DESCRIPTION OF THE TASK = Turn the data below into a numbered list, leaving out the blank lines.

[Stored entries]
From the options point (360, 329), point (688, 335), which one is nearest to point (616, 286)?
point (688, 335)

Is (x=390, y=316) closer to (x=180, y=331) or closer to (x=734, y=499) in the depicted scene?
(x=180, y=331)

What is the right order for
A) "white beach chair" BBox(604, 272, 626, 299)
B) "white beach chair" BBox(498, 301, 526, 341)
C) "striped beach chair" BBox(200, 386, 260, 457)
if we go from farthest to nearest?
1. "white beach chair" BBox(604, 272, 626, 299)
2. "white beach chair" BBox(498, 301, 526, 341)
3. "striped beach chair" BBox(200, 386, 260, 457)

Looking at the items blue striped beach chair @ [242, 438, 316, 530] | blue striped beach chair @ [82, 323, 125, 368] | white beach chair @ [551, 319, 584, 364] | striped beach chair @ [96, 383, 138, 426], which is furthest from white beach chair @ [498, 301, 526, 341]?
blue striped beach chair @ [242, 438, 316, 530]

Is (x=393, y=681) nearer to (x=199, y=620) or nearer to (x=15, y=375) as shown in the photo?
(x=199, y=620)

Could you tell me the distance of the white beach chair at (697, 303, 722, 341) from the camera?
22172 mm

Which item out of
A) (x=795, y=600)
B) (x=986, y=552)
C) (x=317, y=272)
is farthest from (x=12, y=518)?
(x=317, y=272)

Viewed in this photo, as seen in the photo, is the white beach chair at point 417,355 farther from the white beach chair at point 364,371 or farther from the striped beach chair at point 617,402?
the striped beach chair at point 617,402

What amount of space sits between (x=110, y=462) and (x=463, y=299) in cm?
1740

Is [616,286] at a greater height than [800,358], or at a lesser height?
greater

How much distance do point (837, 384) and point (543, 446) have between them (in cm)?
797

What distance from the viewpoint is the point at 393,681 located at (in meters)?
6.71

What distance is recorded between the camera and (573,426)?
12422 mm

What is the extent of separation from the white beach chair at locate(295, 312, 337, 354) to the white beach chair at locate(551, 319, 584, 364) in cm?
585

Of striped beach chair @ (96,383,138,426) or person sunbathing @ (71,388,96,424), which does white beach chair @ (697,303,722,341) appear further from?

CORRECT ANSWER =
1. From the options point (360, 329), point (688, 335), which one is nearest to point (616, 286)?
2. point (688, 335)
3. Is (x=390, y=316) closer to (x=180, y=331) or closer to (x=734, y=499) in the depicted scene?
4. (x=180, y=331)
5. What is the right order for
6. A) "white beach chair" BBox(604, 272, 626, 299)
7. B) "white beach chair" BBox(498, 301, 526, 341)
8. C) "striped beach chair" BBox(200, 386, 260, 457)
9. if we go from farthest to nearest?
10. 1. "white beach chair" BBox(604, 272, 626, 299)
11. 2. "white beach chair" BBox(498, 301, 526, 341)
12. 3. "striped beach chair" BBox(200, 386, 260, 457)
13. Looking at the items blue striped beach chair @ [242, 438, 316, 530] | blue striped beach chair @ [82, 323, 125, 368] | white beach chair @ [551, 319, 584, 364] | striped beach chair @ [96, 383, 138, 426], which is furthest from white beach chair @ [498, 301, 526, 341]?
14. blue striped beach chair @ [242, 438, 316, 530]
15. Is (x=393, y=681) nearer to (x=199, y=620) or nearer to (x=15, y=375) as shown in the photo?
16. (x=199, y=620)
17. Could you tell me the distance of the white beach chair at (697, 303, 722, 341) from the camera?
18. 22172 mm
19. Which item out of
20. A) (x=795, y=600)
21. B) (x=986, y=552)
22. C) (x=317, y=272)
23. is farthest from (x=12, y=518)?
24. (x=317, y=272)
25. Viewed in this photo, as seen in the photo, is the white beach chair at point 417,355 farther from the white beach chair at point 364,371 or farther from the striped beach chair at point 617,402?
26. the striped beach chair at point 617,402
27. What amount of space sits between (x=110, y=462) and (x=463, y=299) in cm?
28. 1740
29. Is [616,286] at a greater height than [800,358], or at a lesser height?
30. greater
31. How much distance do point (837, 384) and point (543, 446) have between them (in cm)?
32. 797
33. What distance from the viewpoint is the point at 393,681 located at (in meters)?
34. 6.71
35. What distance is recorded between the camera and (573,426)?
36. 12422 mm
37. What is the extent of separation from the white beach chair at locate(295, 312, 337, 354) to the white beach chair at locate(551, 319, 584, 364) in cm?
38. 585
39. Of striped beach chair @ (96,383,138,426) or person sunbathing @ (71,388,96,424), which does white beach chair @ (697,303,722,341) appear further from?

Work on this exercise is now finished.